Картина, созданная Оттликом в «Училище на границе», глубже и значительней. Впрочем, вряд ли она претендует на такого рода обобщение, какое усматривает в ней, например, доброжелательно настроенный рецензент цюрихской газеты «Тат» (воплощение «жуткого опыта нашего столетия», «модель любого деспотизма, лишающего человека человечности»). «Модель» Оттлика имеет конкретную историческую прописку. Сила и значимость романа, мастерство писателя заключаются как раз в том, что автор, почти не выходя за пределы очерченного им замкнутого мира училища, не прибегая к прямой социально-политической характеристике венгерской действительности тех лет, зримо и убедительно отобразил в «кривом зеркале» военной школы черты мрачного деспотизма, который господствовал в Венгрии с 1919 года до конца второй мировой войны.
Суровая политическая реальность режима, связанного с именем «сухопутного адмирала» Хорти, как бы незримо присутствует на страницах романа. Укрепившись в Венгрии в результате жестокого подавления революционного пожара, вспыхнувшего в 1919 году на развалинах Австро-Венгерской монархии, этот режим не только унаследовал от империи Габсбургов ее реакционную сущность, но и привнес нечто свое — черты военной диктатуры. Безжалостно расправляясь с передовыми силами общества, распространяя в стране угар шовинистической пропаганды, хортизм в определенные периоды своего существования, как, например, в те годы, к которым относится основное действие «Училища на границе», умел и прятать истинное свое лицо под маской пристойной консервативности и буржуазного либерализма. Но скрытая подчас внутренняя его суть, выражавшаяся в тенденции к усилению фашизации, так или иначе обнаруживалась; с особенной же отчетливостью она проявлялась в военных школах наподобие той, что изображена в романе Оттлика.
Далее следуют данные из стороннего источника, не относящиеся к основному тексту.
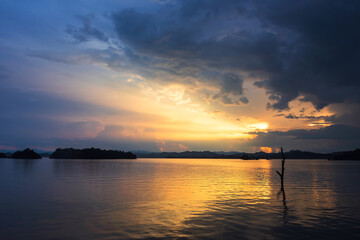 Fototapeta na wymiar Rays of sunset at reservoir, Kanchanaburi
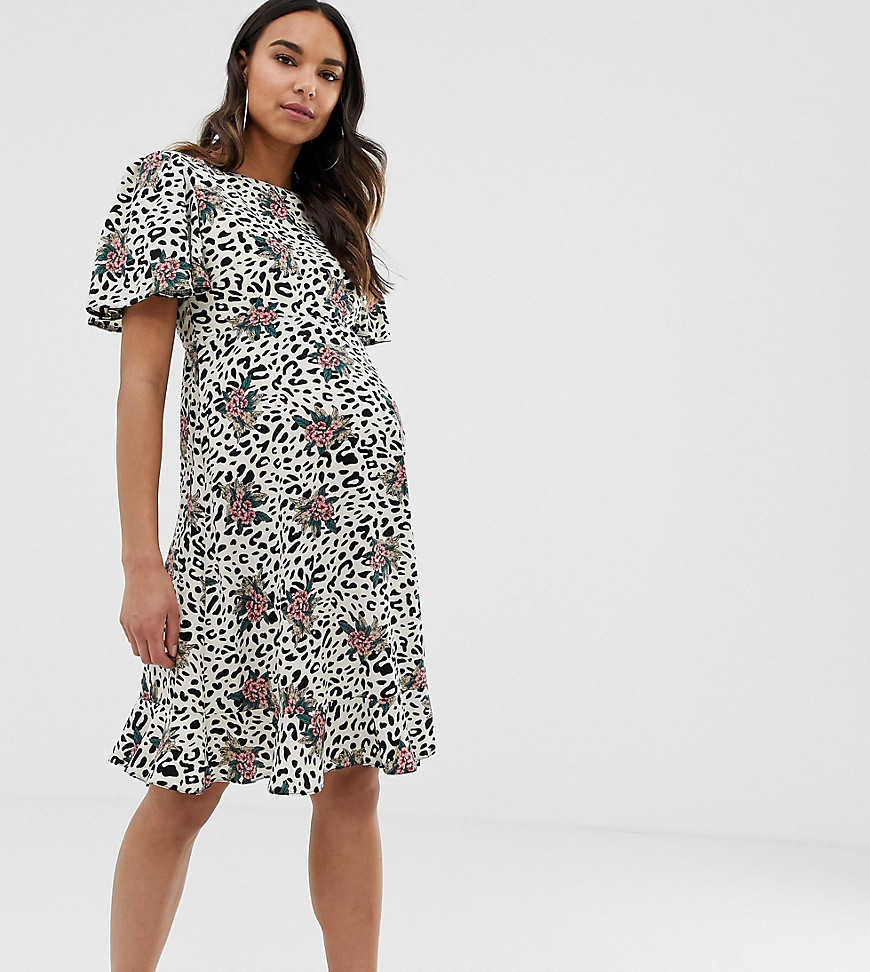 Queen Bee Maternity shift dress with fluted hem in floral leopard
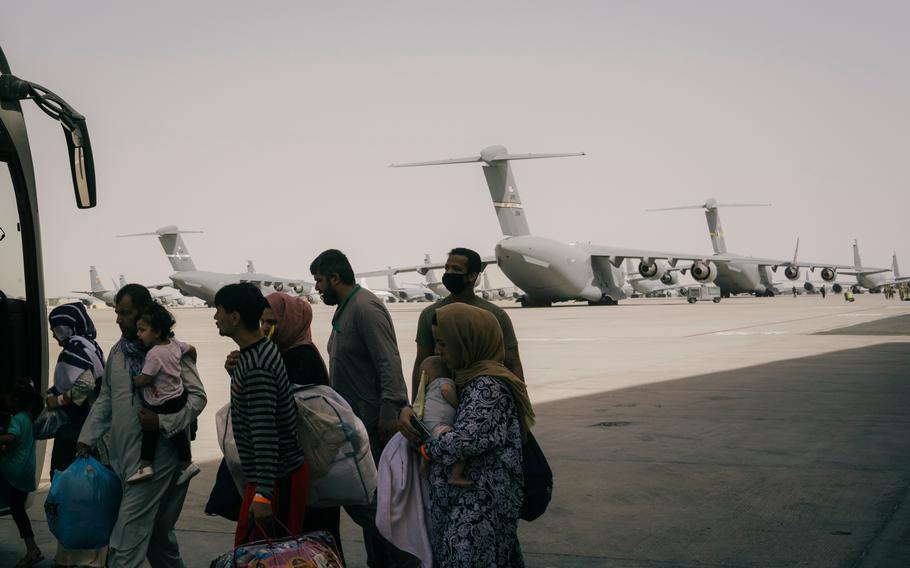 Afghan refugees board a bus at Al Udeid military base in Qatar - one of the main transit points for the evacuation of Afghans bound for the United States - on Aug. 31., 2021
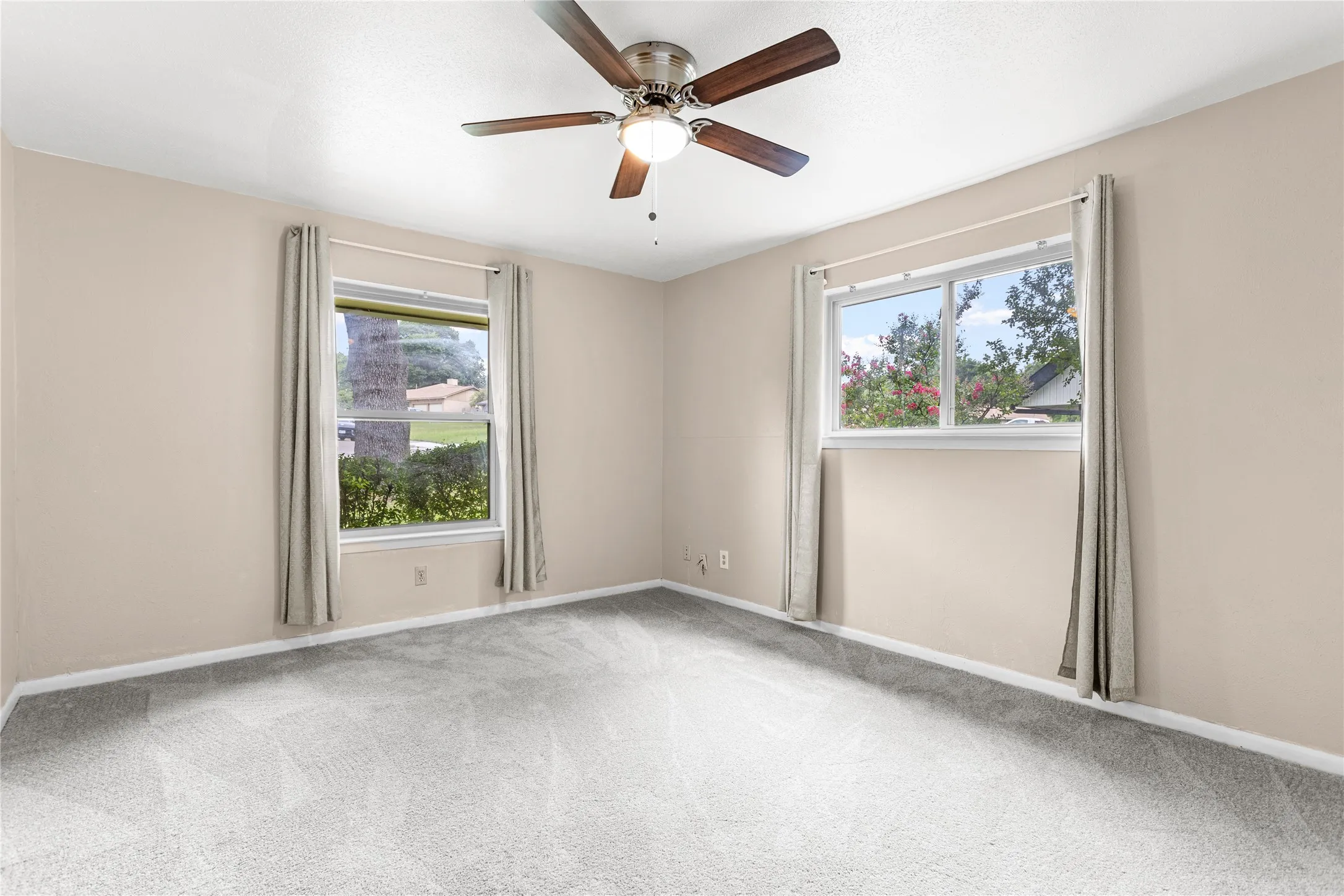 Spacious room featuring light-colored walls, grey carpeting, two windows, and a ceiling fan with wood-finish blades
Надежной опорой антинародного хортистского режима являлась армия, кадровое офицерство, воспитанное в духе кастового превосходства, привычное к насилию и бездумному, беспрекословному подчинению. Для выработки подобных качеств необходимо было уже в начальном военном училище прежде всего подавить в человеке личность, лишить его воли, пригнать, подобно детали, к единому военному механизму. Необходимо было наглухо изолировать подростков от внешнего мира, перевернуть их сознание так, чтобы нормальное, естественное и разумное представлялось им противоестественным, глупым и нелепым.
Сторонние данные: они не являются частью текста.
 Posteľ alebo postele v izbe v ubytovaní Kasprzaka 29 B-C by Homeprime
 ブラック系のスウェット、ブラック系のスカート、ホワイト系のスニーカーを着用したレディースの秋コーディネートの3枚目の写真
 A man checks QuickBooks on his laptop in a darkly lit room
Мир училища, в который попадают Бебе, Медве и их сверстники, столь разительно отличается от всего, что их окружало прежде, что в первые минуты они воспринимают его не всерьез. Однако наставники унтер-офицеры с помощью старшекурсников тут же «приводят в чувство» новичков, и очень скоро внешний мир с его привычными понятиями о добре, товариществе и прочих «штатских глупостях» перестает существовать за порогом училища, уйдя в небытие, как «затонувший континент». Под обрушившимся на них шквалом грубостей и насилия даже самые стойкие и непокорные на какое-то время перестали быть самими собой, в душе их не осталось ничего, кроме «беспрерывного скулежа и судорожного, сосредоточенного желания понять, чего от меня хотят и во что я должен превратиться». Ощущение пустоты, страха, напряженное ожидание наказания заполнило дни подростков в стенах училища, где все устроено так, чтобы никто и никогда не мог чувствовать себя невиновным.
Зловещей тенью нависла над головами мальчишек фигура унтер-офицера Шульце, особенно выразительная в «педагогическом ансамбле» училища. Шульце, этот прообраз фашистского маньяка, упивающегося своей безграничной властью над беззащитными, не просто груб и жесток, как, например, его напарник Богнар. К взрывам ярости, бесконечной муштре, придиркам и даже рукоприкладству Богнара, как выясняется, все же можно как-то притерпеться. Гораздо труднее устоять перед утонченной методой Шульце, в которой жесткость («что бы ни произошло, хорошее, плохое или просто любое событие, все неизбежно сопровождалось репрессиями») сочетается с иезуитской изощренностью. В своем роде это непревзойденный «педагог»-садист; невозможно предугадать, какой шаг он предпримет, но ясно, что шаг этот в данной ситуации, опять-таки с точки зрения садистской «педагогики», будет единственно верным. Он способен раздавить непокорного язвительной насмешкой, расправиться с ним руками его же товарищей или даже оправдать его — с тонким психологическим расчетом, как в эпизоде с разбитым якобы Габором Медве стеклом. Не удивительно, что к чувству леденящего ужаса, охватывающего подростков при виде унтер-офицера Шульце, примешивается и что-то вроде уважения, а у некоторых, таких, как Мерени, Хомола и им подобные, и откровенное желание подражать.